• _GIVEN EXERCISE_
Copy the data below word for word, from the very first line through the line that has "20.4 meters", including that line. Leave the pictures out of your copy.

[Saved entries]
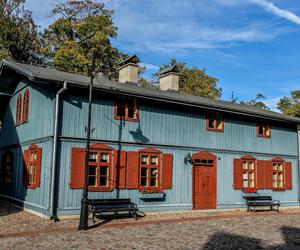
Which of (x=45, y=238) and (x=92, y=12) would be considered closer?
(x=45, y=238)

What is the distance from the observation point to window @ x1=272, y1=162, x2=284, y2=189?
20.4 meters

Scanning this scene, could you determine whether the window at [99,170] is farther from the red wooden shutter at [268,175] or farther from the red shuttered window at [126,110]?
the red wooden shutter at [268,175]

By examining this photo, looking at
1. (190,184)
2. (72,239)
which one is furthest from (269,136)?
(72,239)

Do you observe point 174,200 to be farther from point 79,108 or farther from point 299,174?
point 299,174

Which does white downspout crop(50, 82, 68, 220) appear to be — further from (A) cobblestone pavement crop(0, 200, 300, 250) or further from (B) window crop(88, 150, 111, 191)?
(B) window crop(88, 150, 111, 191)

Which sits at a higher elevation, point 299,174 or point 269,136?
point 269,136

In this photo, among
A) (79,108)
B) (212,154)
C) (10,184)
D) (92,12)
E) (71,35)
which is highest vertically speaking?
(92,12)

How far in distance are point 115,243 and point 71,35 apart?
1113 inches

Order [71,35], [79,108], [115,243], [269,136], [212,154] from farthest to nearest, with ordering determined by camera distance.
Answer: [71,35]
[269,136]
[212,154]
[79,108]
[115,243]

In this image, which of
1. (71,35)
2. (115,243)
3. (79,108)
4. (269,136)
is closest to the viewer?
(115,243)

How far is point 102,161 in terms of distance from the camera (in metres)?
14.9

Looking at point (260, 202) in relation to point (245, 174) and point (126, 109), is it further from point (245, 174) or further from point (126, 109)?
point (126, 109)

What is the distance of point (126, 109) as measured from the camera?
1575 cm

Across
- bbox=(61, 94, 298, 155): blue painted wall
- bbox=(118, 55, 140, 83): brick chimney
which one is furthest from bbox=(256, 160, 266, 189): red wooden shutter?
bbox=(118, 55, 140, 83): brick chimney
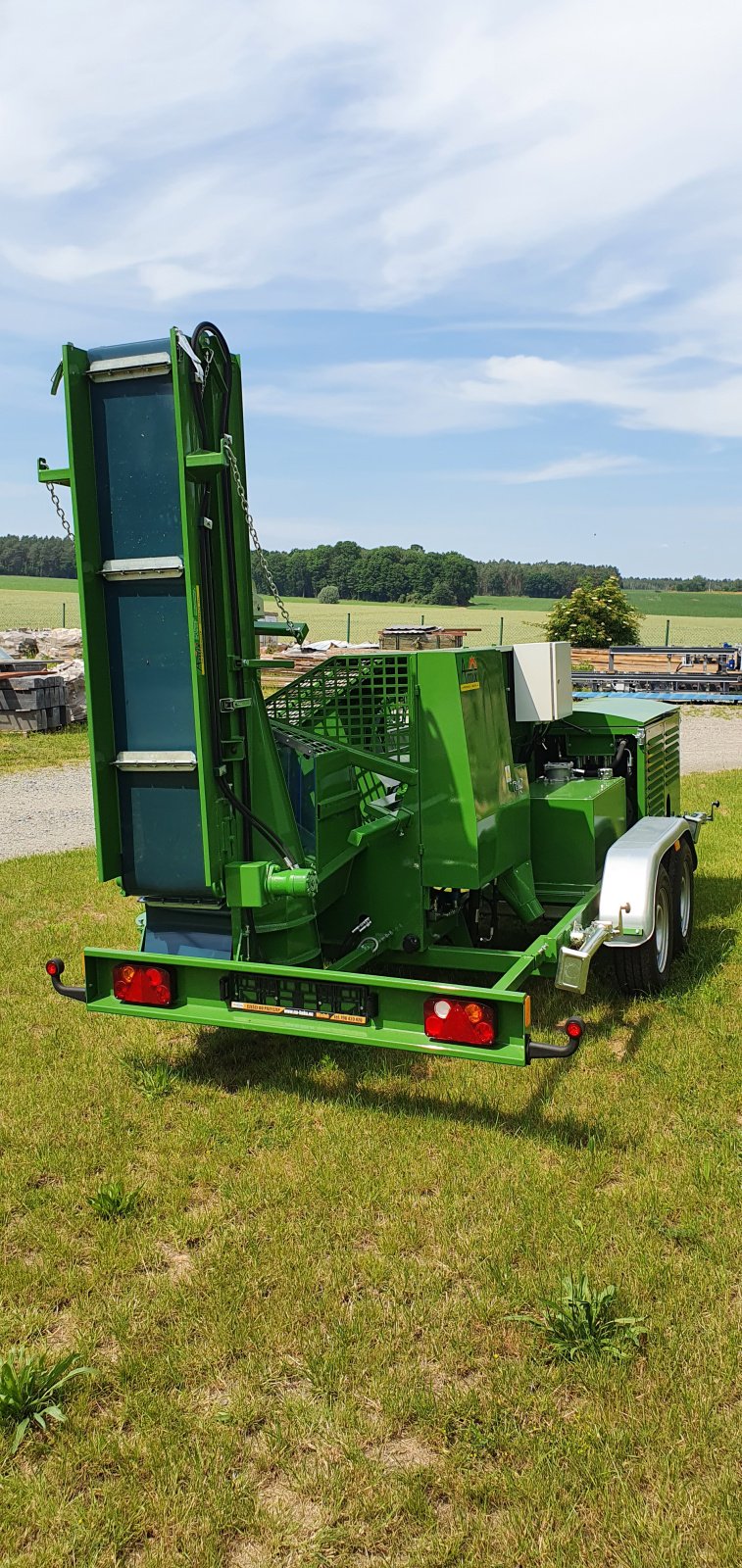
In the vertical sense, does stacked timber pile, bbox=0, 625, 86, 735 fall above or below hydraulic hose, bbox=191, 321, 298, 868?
below

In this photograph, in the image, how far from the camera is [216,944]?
4.57 m

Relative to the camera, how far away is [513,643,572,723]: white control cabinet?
5.79 meters

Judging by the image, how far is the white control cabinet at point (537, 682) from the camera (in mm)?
5785

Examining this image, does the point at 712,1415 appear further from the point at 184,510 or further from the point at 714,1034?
the point at 184,510

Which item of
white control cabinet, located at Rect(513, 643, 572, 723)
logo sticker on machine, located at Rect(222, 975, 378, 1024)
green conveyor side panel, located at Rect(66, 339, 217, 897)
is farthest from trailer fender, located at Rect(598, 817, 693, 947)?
green conveyor side panel, located at Rect(66, 339, 217, 897)

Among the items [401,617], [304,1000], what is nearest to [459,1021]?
[304,1000]

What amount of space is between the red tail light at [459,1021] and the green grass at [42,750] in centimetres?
1171

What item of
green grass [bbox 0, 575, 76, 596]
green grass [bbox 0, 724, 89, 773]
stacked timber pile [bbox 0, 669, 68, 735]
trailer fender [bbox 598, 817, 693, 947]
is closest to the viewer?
trailer fender [bbox 598, 817, 693, 947]

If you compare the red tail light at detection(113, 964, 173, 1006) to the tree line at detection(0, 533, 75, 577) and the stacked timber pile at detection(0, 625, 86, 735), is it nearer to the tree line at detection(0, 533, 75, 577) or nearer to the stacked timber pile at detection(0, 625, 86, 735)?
the stacked timber pile at detection(0, 625, 86, 735)

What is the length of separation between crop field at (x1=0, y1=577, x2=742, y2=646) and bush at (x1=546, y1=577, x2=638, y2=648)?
32.5ft

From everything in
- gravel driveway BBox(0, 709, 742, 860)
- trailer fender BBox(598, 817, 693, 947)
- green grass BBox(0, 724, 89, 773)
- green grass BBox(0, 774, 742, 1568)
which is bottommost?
gravel driveway BBox(0, 709, 742, 860)

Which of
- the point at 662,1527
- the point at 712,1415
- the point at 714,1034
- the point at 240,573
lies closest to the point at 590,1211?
the point at 712,1415

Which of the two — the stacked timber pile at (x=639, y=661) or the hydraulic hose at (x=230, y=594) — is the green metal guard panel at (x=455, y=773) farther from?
the stacked timber pile at (x=639, y=661)

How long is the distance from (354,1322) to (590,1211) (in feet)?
3.14
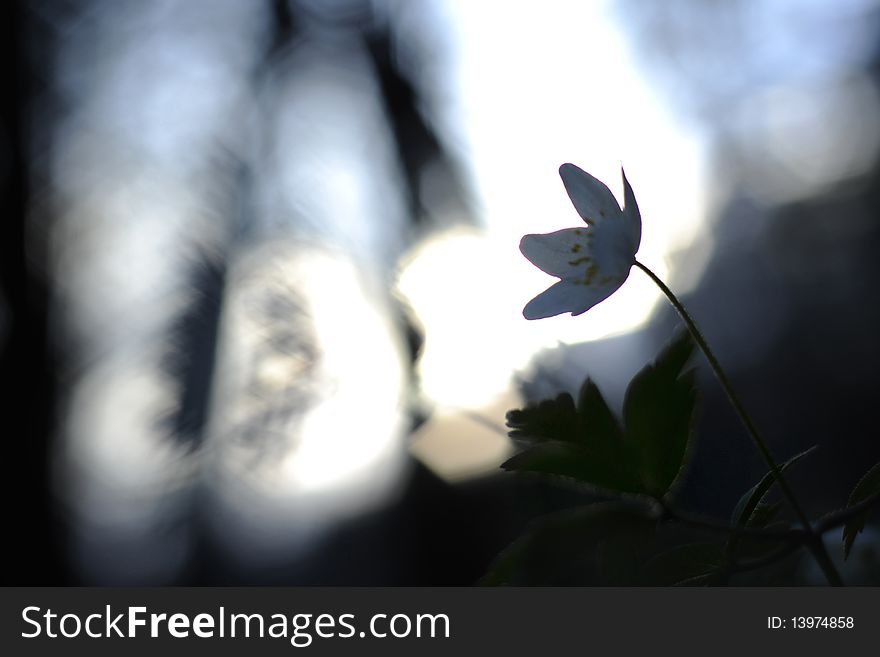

• _ANSWER IN FULL_
Which of (x=45, y=238) and (x=92, y=12) would be considered closer?
(x=45, y=238)

What is the distance from the observation point to window @ x1=272, y1=162, x2=284, y2=189?
20.4 meters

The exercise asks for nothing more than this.